Here, we just fill a dummy database containing some fictional HR information.

In [None]:
from urllib import request
from sqlalchemy import create_engine, text

print("Downloading the HR database")
request.urlretrieve(
    "https://drive.google.com/uc?export=download&id=1zo3j8x7qH8opTKyQ9qFgRpS3yqU6uTRs", "recruitment.db"
)
print("Database downloaded")
print("Creating the database")

db_engine = create_engine("sqlite:///recruitment.db")

print("Displaying the first 5 rows of the candidate table")

with db_engine.connect() as conn:
    rows = conn.execute(text("SELECT * from candidate LIMIT 5")).fetchall()

print(rows)

## Database Tool

Next, define our [assistant database tool](https://python.langchain.com/v0.1/docs/modules/tools/) to help it answer any questions concerning HR. Under the hood, it uses [db-ally](https://github.com/deepsense-ai/db-ally) database framework. 

In [None]:
from langchain.pydantic_v1 import BaseModel, Field
from typing import Optional, Type
from langchain.callbacks.manager import CallbackManagerForToolRun
from langchain.tools import BaseTool

from dbally import Collection
from dbally.utils.errors import UnsupportedQueryError

import asyncio
import nest_asyncio

nest_asyncio.apply()


class DatabaseQuery(BaseModel):
    query: str = Field(description="should be a query to the database in the natural language.")

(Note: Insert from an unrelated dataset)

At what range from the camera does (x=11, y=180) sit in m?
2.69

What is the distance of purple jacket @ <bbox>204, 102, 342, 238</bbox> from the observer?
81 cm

class DballyTool(BaseTool):
    name = "dbally"
    description: str
    collection: Collection
    args_schema: Type[BaseModel] = DatabaseQuery

    def _run(self, query: str, run_manager: Optional[CallbackManagerForToolRun] = None) -> str:
        """Use the tool synchronously."""
        try:
            result = asyncio.run(self.collection.ask(query))

            if result.textual_response is not None:
                return result.textual_response
            else:
                return result.results
        except UnsupportedQueryError:
            return "database master can't answer this question"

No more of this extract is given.